> [Directions for this task]: Please rewrite the items as a JSON list of strings, one string per line with blank lines omitted, starting at the first item and ending at the one that contains "详细教程！4分钟教你炒股软件app排名第一名的使用技巧_哔哩哔哩". Leave the pictures out of the answer.

Source material section start

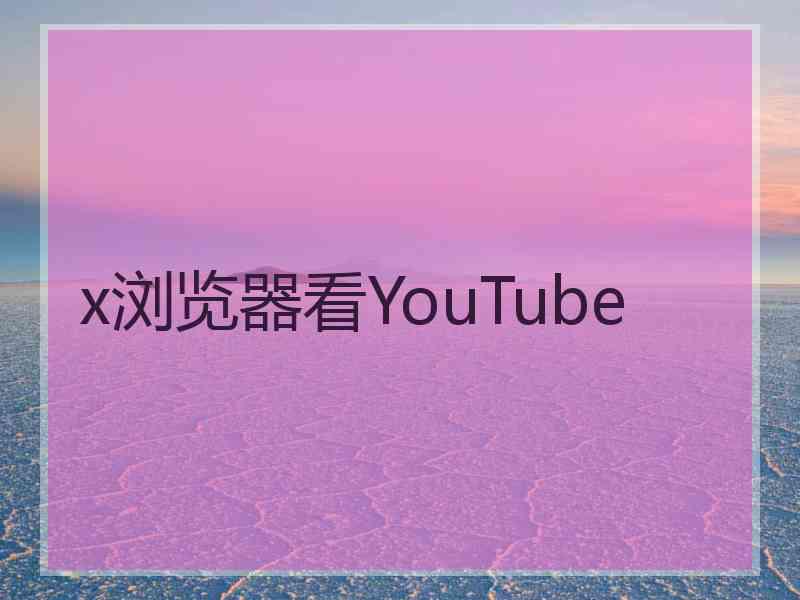 x浏览器看YouTube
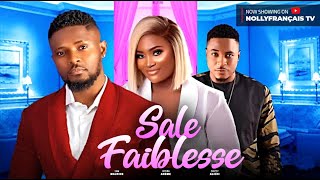 SALE FAIBLESSE FILM FRANÇAIS NOLLYWOOD COMPLET MAURICE SAM CHIZZY ALICHI HYDRA ANEME Nouveau [upl. by Idnal]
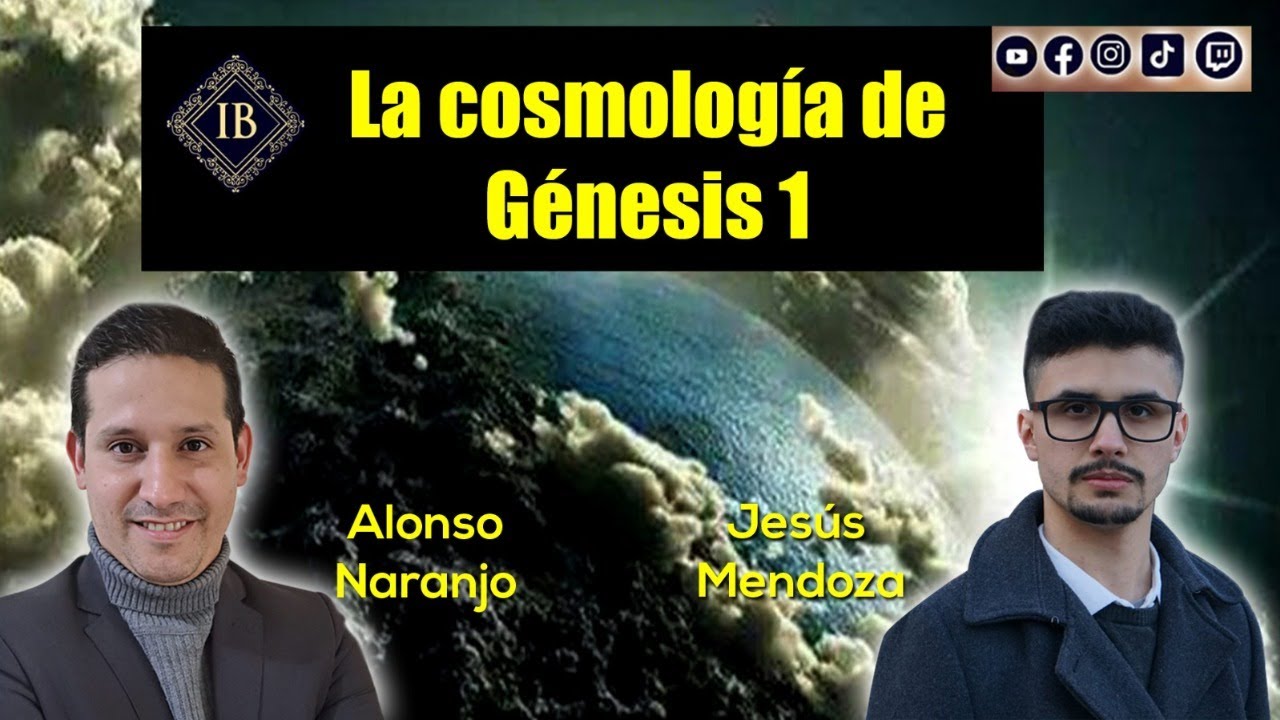 Profesor Jesús Mendoza - La Cosmología de Génesis 1.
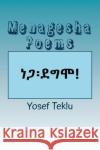 Menagesha Poems Yosef T. Teklu 9781975992873 Createspace Independent Publishing Platform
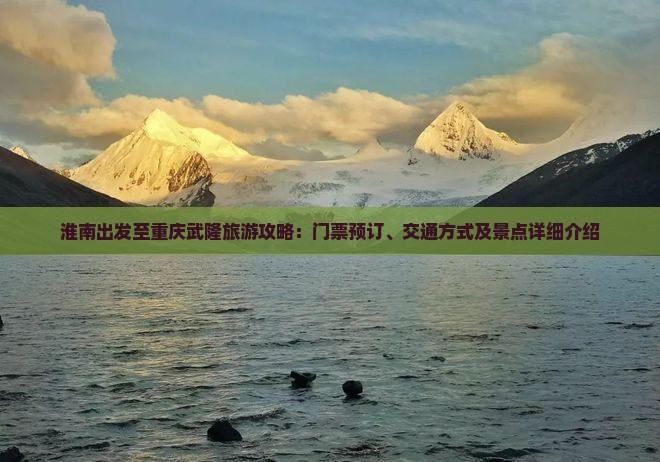 淮南出发至重庆武隆旅游攻略：门票预订、交通方式及景点详细介绍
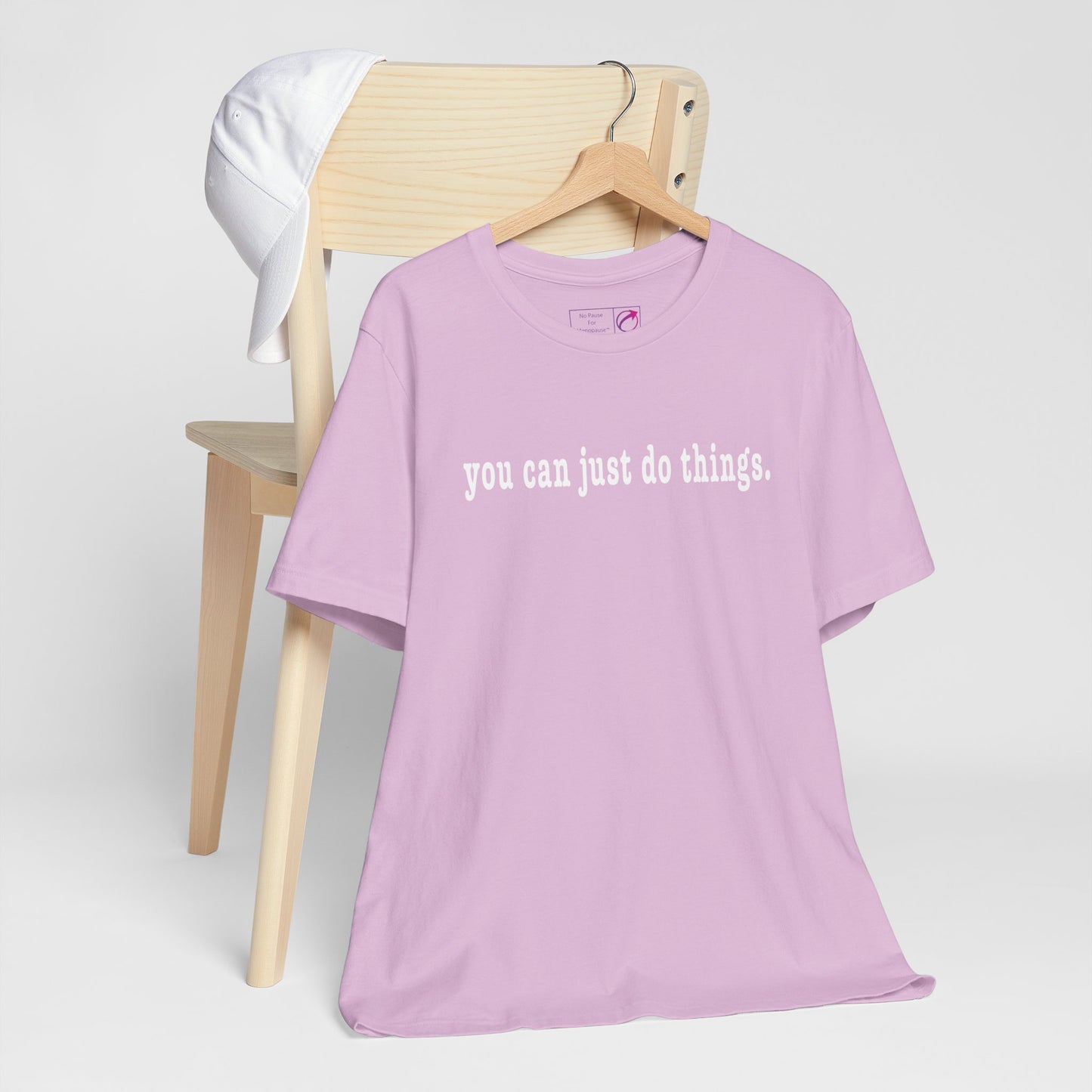 "You Can Just Do Things" Tee - #NoPauseForMenopause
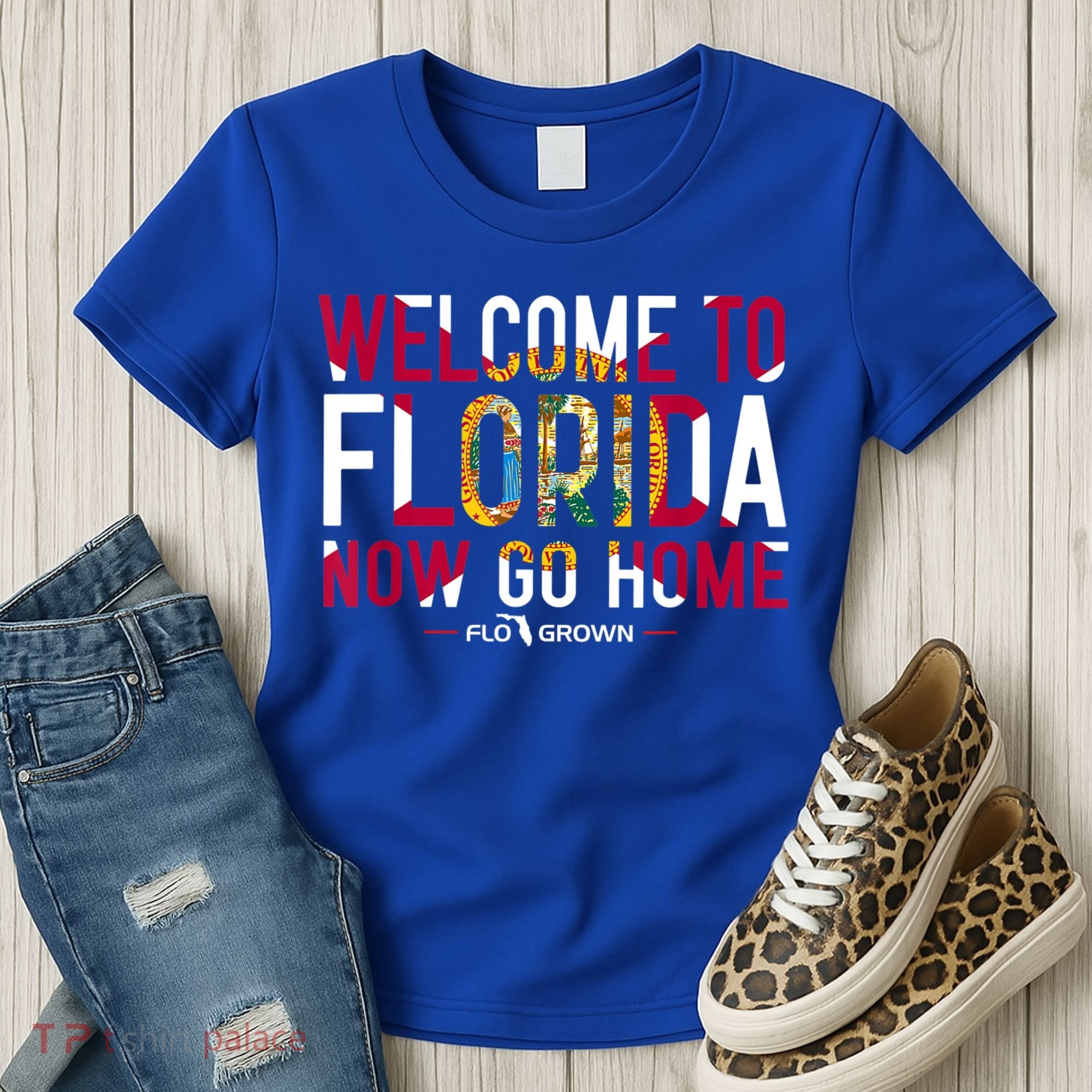 Welcome To Florida Now Go Home Women's T-Shirt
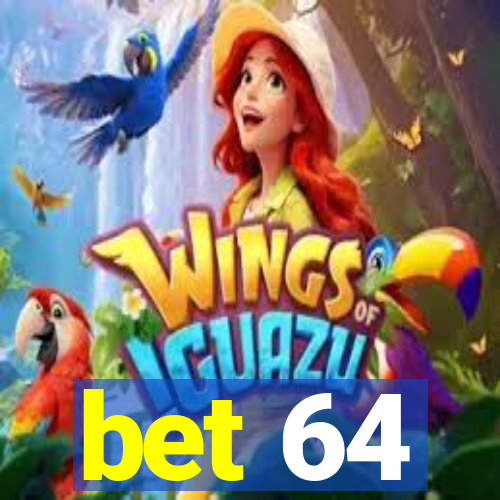 bet 64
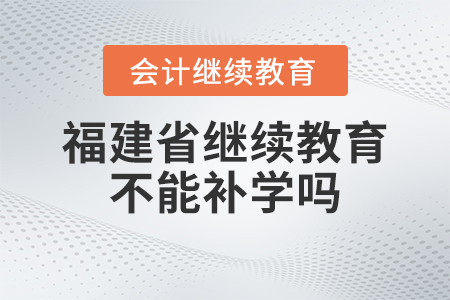 2023年福建省會(huì)計(jì)繼續(xù)教育不能補(bǔ)學(xué)嗎,？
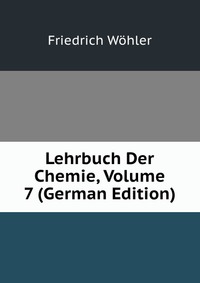 Lehrbuch Der Chemie, Volume 7 (German Edition)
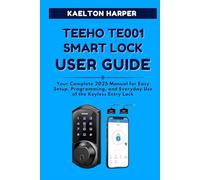 TEEHO TE001 Smart Lock User Guide: Your Complete 2025 Manual for Easy Setup, Programming, and Everyday Use of the Keyless Entry Lock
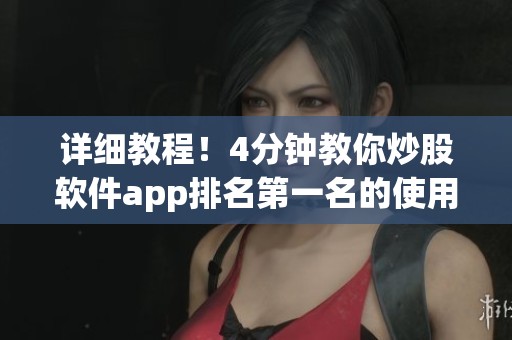 详细教程！4分钟教你炒股软件app排名第一名的使用技巧_哔哩哔哩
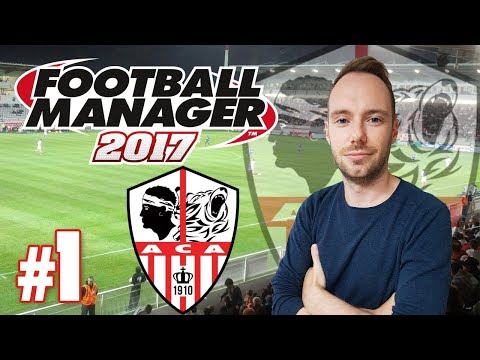 Let's Play Football Manager 2017 #1 - Ligue 1, wir kommen! [AC Ajaccio / Deutsch]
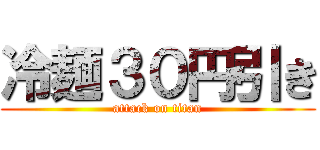 冷麺３０円引き (attack on titan)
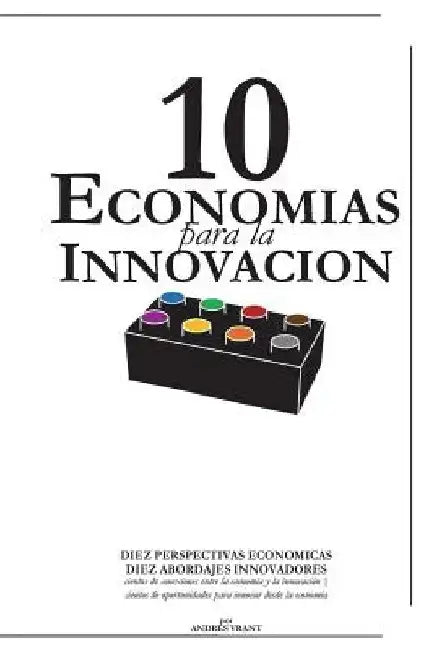 10 Economias para la Innovacion: DIEZ PERSPECTIVAS ECONOMICAS, DIEZ ABORDAJES INNOVADORES cientos de conexiones entre la economía y la innovación cien by Velasquez, Andres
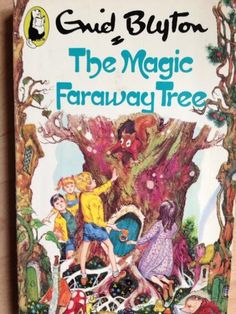 the magic faraway tree by david blyton is on display at the children's museum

Source material section end

> [Exercise response]:
[
  " x浏览器看YouTube",
  " SALE FAIBLESSE FILM FRANÇAIS NOLLYWOOD COMPLET MAURICE SAM CHIZZY ALICHI HYDRA ANEME Nouveau [upl. by Idnal]",
  " Profesor Jesús Mendoza - La Cosmología de Génesis 1.",
  " Menagesha Poems Yosef T. Teklu 9781975992873 Createspace Independent Publishing Platform",
  " 淮南出发至重庆武隆旅游攻略：门票预订、交通方式及景点详细介绍",
  " \"You Can Just Do Things\" Tee - #NoPauseForMenopause",
  " Welcome To Florida Now Go Home Women's T-Shirt",
  " bet 64",
  " 2023年福建省會(huì)計(jì)繼續(xù)教育不能補(bǔ)學(xué)嗎,？",
  " Lehrbuch Der Chemie, Volume 7 (German Edition)",
  " TEEHO TE001 Smart Lock User Guide: Your Complete 2025 Manual for Easy Setup, Programming, and Everyday Use of the Keyless Entry Lock",
  " 详细教程！4分钟教你炒股软件app排名第一名的使用技巧_哔哩哔哩"
]